Description of the Files section

The Files section allows the user to specify the path to the input and output files, the names of the input and output files, the path for plots generated by the L5 processing and the full path and name of the u* threshold results file, see the screenshot below.

 Image of the Files section in an L5 control file

The entries in the Files section are as follows:

  1. file_path - the path to the data files
  2. in_filename - the input file name
  3. out_filename - the output file name
  4. plot_path - the path for plots generated by the L5 processing
  5. cpd_filename - the full path and name of the u* threshold results file
Editing the Files Section

The entries in Files section can be edited by right clicking on the entry in the Value column or by double clicking on the entry in the Value column and manually entering the required text.

The Imports Section (optional)

Description of the Imports Section

The Imports section is optional. When present, it allows the user to import data from an external file and have this data available within PyFluxPro.  The Imports section is available via the GUI and levels L3, L4, L5 and L6.

Editing the Imports Section
Adding an Imports Section

Open the control file in the GUI (must be L3, L4, L5 or L6) and right click on the Files section.  This will display a small context-sensitive menu and one of the items in this menu will be Add Imports section.

Image of add Imports section to an L5 control file.

Select the Add Imports section menu entry and the Imports section will be added to the control file.

Image of an empty Imports section in an L5 control file.

Editing the Imports Section

Now fill in the variable name to use for the data in PyFluxPro (e.g. EVI in the example below), the file name of the external file to be read (you can right click and browse to select the file) and the name of the variable you want to import from the external file (e.g. EVI_smoothed in the example below).

Image of a completed Imports section in an L5 control file.

Adding the Imports section as above will result in PyFluxPro creating a variable called EVI using the data from the variable EVI_smoothed read from the file Calperum_250m_16_days_EVI.nc.  It will then be available to be used as a driver when filling long gaps using PyFluxPro.

The Options Section

Description of the Options section

The Options section allows the user to specify the options that control some aspects of the L5 processing. A list of the options available can be displayed by right clicking on the Options section title in the Parameter column, see the screenshot below.

Image of the Options section in an L5 control file.

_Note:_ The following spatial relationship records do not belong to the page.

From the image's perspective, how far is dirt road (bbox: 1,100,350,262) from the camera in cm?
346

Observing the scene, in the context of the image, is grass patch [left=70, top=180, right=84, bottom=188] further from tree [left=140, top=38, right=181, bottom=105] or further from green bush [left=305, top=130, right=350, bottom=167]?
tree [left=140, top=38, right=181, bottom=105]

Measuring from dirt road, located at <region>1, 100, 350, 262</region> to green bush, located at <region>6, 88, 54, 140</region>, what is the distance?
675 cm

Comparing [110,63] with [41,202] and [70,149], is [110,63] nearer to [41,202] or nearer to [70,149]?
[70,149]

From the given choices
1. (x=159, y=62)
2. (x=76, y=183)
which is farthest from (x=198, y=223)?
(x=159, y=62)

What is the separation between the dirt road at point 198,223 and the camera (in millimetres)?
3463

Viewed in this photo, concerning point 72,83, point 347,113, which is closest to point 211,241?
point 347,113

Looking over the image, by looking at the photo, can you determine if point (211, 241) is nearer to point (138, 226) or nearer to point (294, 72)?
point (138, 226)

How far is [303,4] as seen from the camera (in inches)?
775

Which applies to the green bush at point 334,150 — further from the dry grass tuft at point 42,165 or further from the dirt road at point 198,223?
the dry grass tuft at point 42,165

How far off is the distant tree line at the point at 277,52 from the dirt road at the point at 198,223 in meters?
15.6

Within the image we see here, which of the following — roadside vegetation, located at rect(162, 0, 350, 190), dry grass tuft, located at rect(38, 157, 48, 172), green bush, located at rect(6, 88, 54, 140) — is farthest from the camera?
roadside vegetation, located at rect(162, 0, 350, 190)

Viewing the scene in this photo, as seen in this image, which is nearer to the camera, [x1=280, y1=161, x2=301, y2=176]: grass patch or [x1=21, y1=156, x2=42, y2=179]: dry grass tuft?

The options are as follows:

  1. MaxGapInterpolate - the maximum length, in hours, of gaps to be filled by interpolation, default 3.
  2. MaxShortGapDays - the maximum length, in days, of gaps to be filled by GapFillUsingMDS and GapFillUsingSOLO, default 14. A warning is issued if longer gaps are found in the data, the user can ignore this warning, continue and gaps will be filled as described under GapFillUsingSOLO.
  3. FilterList - a comma separated list of variables to be filtered, default Fco2.
  4. TurbulenceFilter - the type of turbulence filter to be applied to the variables listed in FilterList, default ustar.
  5. DayNightFilter - variable to use when defining night time and day time, default Fsd (incoming shortwave radiation).
  6. AcceptDayTimes - accept day time data even when u* is below the threshold, default Yes.
  7. UseEveningFilter - only accept data within a specified number of hours after sunset, default No.
  8. EveningFilterLength - number of hours after sunset for which data is to be accepted, default 0 (no evening filter).
  9. Fsd_threshold - value of incoming shortwave radiation that defines day time, default 10 W/m^2.
  10. TruncateToImports - if data is imported using the Imports section, truncate the site data to the last date in the imported data, default Yes.

The default values are used if an option is not specified in the Options section.

The ustar_threshold Section (optional)

Description of ustar_threshold Section

PyFluxPro allows the user to manually specify values for the u* threshold as an alternative to automatically reading the u* threshold values from an Excel workbook generated by the u* threshold detection routines. This is done using the ustar_threshold section.

Editing the ustar_threshold Section
Adding a ustar_threshold Section

A ustar_threshold section can be added to the control file by right clicking on the Files section title in the Parameters column and selecting the "Add u* threshold section" context menu entry, see below.

Image of adding a ustar threshold section to an L5 control file.

Note that if a ustar_threshold section is present in the L5 control file, the values specified in this section are chosen over any values read in from an Excel u* threshold results file. This means that the cpd_filename entry in the Files section is ignored if the u* threshold is manually specified in the ustar_threshold section. If you manually specify a u* threshold by adding a ustar_threshold section to the L5 control then it is best to remove the cpd_filename entry from the Files section to avoid confusion.

Editing the Date Range

The ustar_threshold section consists of one or more numbered entries each of which specifies a start date, an end date and the u* threshold for that period, see the screenshot below.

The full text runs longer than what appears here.